Report every line in the items below that contains the string "Wrap", copying each line in full. Case counts, so only lines where the capitalization matches qualify.
# # #
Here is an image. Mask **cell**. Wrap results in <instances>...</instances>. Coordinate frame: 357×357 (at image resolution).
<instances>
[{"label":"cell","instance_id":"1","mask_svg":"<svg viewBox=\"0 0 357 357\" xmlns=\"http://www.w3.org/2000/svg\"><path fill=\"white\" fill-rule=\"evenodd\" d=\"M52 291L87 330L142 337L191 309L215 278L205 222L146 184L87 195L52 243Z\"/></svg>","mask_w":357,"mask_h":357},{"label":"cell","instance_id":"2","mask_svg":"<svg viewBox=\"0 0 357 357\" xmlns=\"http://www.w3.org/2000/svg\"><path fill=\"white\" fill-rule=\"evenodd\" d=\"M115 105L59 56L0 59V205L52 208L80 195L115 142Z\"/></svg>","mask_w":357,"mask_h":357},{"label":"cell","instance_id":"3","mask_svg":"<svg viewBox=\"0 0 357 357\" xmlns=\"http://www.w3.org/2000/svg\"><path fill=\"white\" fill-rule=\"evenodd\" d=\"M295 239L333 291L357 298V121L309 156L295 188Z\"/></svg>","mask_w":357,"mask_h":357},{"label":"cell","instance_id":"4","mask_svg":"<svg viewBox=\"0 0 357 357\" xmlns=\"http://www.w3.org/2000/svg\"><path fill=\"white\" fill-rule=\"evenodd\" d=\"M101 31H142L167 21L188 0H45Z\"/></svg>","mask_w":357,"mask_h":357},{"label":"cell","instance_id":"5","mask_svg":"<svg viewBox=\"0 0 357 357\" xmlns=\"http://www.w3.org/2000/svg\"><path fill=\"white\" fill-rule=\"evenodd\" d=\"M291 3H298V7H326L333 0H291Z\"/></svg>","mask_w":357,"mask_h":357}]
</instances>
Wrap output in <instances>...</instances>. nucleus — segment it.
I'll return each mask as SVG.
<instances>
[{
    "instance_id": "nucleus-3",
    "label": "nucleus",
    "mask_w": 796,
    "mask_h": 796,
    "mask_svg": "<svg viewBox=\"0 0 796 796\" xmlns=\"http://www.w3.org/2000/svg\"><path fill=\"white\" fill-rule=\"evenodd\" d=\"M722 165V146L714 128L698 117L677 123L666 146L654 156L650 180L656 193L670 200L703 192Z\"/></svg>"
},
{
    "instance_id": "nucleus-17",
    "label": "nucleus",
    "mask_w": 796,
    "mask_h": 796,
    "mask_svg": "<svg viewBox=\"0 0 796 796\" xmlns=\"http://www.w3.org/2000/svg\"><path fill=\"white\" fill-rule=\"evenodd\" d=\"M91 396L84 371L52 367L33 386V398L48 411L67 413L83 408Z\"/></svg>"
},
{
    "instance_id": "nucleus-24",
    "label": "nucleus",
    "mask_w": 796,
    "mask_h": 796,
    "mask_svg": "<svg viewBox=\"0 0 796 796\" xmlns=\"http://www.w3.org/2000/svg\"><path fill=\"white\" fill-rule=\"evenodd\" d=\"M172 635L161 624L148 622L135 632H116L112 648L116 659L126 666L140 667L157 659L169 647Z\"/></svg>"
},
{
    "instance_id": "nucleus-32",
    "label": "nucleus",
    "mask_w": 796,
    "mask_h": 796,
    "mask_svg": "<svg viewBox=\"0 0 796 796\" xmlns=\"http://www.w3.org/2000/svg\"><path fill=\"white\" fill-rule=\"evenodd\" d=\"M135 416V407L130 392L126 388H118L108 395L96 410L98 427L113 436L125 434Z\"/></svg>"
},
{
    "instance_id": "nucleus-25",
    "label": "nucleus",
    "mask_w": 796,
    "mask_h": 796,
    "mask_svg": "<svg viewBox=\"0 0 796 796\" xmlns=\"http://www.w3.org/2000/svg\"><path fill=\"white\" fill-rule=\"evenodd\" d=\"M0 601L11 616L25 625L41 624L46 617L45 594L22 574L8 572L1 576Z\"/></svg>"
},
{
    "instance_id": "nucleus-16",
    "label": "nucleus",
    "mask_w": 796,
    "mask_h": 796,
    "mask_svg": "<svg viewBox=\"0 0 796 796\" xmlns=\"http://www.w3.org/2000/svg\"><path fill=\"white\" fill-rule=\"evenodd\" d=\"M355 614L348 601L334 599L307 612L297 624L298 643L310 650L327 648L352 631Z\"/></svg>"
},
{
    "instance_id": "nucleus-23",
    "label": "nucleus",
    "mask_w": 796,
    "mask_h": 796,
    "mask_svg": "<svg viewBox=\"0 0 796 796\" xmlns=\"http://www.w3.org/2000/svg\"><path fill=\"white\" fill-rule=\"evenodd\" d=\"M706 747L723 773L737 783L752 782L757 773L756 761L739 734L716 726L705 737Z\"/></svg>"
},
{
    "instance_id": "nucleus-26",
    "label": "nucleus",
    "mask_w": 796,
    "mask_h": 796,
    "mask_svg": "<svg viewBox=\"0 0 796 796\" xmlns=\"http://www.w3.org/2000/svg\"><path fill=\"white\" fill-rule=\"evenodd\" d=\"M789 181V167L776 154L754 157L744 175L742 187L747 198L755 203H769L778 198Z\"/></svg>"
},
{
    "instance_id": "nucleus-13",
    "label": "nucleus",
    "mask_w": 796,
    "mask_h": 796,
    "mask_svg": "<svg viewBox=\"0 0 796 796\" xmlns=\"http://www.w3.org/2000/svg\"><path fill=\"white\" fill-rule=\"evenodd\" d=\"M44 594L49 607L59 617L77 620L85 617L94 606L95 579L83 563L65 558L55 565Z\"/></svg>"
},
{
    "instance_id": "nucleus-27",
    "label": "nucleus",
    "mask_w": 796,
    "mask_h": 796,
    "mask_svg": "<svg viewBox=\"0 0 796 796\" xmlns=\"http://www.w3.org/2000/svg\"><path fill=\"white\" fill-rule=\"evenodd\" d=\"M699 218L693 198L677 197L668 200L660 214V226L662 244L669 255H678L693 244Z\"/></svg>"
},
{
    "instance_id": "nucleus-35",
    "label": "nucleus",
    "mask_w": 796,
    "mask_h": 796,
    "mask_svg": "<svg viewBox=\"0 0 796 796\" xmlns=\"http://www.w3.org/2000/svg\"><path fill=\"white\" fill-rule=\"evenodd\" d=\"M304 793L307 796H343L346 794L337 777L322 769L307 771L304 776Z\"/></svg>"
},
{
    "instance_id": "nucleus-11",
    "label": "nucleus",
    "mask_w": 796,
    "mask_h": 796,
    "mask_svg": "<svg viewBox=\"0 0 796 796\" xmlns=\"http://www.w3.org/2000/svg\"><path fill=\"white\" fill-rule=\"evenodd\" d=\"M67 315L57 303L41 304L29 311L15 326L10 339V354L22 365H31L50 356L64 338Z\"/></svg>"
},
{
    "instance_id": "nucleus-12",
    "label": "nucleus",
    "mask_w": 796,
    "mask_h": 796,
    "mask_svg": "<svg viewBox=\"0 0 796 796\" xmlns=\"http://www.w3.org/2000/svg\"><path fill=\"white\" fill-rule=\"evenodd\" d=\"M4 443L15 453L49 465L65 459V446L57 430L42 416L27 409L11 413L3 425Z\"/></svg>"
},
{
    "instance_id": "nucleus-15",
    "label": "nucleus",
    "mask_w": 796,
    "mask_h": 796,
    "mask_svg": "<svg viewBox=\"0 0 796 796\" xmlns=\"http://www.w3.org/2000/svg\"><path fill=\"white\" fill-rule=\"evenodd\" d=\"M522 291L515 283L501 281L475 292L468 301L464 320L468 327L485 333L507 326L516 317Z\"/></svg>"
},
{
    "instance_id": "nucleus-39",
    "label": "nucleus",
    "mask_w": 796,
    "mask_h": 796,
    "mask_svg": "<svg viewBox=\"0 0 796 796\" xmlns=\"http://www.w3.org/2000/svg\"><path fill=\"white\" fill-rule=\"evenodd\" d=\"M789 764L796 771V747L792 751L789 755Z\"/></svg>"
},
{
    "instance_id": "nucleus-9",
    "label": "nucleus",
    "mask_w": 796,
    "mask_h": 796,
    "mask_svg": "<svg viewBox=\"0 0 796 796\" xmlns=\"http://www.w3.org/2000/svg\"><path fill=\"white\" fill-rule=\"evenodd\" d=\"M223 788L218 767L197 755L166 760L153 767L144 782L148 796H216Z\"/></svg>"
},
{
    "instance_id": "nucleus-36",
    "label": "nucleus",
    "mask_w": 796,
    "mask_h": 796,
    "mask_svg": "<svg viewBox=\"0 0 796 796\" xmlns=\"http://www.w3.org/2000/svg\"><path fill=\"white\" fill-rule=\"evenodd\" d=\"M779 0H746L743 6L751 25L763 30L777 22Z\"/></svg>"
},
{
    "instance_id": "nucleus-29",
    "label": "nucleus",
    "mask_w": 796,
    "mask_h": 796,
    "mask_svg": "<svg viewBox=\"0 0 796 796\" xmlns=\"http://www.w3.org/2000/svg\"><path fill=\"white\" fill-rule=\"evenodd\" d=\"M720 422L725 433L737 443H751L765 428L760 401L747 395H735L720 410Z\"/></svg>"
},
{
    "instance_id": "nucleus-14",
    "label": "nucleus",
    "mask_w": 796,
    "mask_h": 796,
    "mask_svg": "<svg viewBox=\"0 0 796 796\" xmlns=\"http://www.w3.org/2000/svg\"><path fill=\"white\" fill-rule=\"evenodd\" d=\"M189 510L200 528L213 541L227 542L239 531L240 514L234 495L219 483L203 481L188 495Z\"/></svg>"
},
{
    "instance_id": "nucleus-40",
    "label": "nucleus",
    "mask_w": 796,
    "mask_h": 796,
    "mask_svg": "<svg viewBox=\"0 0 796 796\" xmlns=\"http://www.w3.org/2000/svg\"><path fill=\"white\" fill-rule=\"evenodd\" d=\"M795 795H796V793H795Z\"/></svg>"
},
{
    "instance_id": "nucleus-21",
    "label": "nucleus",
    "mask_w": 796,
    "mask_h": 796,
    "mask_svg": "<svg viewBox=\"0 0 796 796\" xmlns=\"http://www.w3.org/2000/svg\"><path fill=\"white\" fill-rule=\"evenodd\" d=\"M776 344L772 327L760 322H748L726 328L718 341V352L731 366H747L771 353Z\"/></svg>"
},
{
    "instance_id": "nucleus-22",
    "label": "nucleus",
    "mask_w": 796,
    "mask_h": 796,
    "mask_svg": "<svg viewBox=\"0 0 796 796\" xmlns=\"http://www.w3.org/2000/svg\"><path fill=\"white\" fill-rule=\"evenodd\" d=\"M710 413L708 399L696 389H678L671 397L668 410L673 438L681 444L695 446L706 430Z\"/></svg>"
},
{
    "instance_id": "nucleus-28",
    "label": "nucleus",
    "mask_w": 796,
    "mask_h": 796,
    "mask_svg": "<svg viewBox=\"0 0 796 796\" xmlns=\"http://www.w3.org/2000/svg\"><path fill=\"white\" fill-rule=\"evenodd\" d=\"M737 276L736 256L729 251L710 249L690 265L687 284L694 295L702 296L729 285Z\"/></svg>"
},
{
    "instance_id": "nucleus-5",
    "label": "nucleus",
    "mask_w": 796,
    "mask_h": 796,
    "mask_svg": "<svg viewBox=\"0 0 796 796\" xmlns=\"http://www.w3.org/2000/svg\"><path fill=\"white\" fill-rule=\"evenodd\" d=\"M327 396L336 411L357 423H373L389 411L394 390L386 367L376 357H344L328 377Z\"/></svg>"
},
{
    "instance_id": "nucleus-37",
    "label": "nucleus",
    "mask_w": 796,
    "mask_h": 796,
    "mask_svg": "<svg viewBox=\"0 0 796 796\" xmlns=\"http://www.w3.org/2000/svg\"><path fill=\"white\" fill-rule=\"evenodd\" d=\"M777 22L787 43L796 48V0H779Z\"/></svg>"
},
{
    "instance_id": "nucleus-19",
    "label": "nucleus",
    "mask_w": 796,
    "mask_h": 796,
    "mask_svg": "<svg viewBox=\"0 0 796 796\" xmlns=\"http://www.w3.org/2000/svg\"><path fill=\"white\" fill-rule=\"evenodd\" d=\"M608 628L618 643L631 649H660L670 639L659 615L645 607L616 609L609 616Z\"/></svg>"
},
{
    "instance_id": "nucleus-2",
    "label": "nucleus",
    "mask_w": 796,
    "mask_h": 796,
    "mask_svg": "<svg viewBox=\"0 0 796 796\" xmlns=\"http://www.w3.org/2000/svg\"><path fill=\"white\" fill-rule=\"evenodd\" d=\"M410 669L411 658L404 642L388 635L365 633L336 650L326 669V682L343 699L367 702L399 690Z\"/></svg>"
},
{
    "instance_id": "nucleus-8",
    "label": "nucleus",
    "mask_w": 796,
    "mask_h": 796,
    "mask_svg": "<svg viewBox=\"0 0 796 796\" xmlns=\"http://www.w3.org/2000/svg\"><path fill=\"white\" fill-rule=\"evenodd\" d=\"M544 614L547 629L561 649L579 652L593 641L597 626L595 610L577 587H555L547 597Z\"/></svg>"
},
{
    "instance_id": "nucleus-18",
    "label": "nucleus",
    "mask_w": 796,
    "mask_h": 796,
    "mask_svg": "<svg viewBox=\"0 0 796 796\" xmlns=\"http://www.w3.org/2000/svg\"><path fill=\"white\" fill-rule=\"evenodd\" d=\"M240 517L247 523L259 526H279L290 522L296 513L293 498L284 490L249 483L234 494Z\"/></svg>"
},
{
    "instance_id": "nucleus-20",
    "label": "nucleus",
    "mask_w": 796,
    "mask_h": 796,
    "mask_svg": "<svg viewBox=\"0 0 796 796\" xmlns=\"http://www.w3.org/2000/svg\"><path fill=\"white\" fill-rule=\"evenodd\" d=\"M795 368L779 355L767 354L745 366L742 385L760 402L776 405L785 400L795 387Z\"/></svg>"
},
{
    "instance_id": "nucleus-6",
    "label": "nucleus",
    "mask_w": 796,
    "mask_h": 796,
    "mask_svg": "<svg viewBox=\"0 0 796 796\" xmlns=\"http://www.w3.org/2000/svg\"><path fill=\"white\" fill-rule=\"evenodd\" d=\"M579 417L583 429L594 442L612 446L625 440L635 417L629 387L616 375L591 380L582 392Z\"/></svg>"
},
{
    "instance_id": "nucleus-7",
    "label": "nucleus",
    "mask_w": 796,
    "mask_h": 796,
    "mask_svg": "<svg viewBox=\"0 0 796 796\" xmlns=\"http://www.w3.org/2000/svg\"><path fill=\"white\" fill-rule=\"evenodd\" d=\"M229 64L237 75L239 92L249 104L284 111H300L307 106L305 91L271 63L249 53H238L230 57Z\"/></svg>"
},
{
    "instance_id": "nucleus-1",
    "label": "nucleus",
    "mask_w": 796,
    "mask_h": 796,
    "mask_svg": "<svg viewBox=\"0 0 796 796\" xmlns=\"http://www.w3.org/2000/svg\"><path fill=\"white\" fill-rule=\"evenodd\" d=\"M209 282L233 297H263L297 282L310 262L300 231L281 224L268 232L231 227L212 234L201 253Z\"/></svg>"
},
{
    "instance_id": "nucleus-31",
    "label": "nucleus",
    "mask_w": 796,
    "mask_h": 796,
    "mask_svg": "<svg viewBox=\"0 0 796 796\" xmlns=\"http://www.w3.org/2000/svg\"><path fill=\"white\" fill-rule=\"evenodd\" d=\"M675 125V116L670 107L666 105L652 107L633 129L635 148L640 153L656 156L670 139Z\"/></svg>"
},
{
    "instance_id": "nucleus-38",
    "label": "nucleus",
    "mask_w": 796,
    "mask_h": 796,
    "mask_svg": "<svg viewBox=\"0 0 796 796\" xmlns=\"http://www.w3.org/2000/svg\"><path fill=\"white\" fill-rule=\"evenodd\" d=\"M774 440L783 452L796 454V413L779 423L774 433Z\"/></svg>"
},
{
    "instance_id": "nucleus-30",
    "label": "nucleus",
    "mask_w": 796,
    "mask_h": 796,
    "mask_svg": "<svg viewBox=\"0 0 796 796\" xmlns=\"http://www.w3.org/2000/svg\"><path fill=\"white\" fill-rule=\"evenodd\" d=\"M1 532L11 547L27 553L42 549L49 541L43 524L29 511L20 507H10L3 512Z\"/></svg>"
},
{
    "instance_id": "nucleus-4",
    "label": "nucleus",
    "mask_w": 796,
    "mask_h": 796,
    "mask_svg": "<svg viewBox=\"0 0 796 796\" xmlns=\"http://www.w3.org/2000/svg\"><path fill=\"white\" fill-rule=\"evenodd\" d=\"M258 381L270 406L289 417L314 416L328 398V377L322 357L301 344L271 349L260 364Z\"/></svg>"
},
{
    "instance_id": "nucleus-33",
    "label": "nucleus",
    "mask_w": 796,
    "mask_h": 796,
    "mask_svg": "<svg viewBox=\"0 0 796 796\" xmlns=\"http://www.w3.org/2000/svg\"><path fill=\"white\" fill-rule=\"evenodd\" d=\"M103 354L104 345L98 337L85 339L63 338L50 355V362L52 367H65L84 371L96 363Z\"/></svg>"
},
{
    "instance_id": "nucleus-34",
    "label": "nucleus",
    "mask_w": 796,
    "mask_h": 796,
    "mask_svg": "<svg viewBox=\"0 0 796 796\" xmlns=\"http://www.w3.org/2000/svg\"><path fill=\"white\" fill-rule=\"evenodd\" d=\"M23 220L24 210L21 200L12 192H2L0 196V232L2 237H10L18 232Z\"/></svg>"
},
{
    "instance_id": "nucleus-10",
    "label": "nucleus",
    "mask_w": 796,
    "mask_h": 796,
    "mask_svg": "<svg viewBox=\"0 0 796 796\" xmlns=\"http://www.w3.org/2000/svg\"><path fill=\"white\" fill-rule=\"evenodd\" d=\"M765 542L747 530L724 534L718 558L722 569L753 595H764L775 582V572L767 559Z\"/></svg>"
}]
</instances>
# # #
- [SOLVED PROBLEM]:
Here is an image. Mask **cell**. Wrap results in <instances>...</instances>. Coordinate frame: 357×357 (at image resolution).
Wrap output in <instances>...</instances>. nucleus — segment it.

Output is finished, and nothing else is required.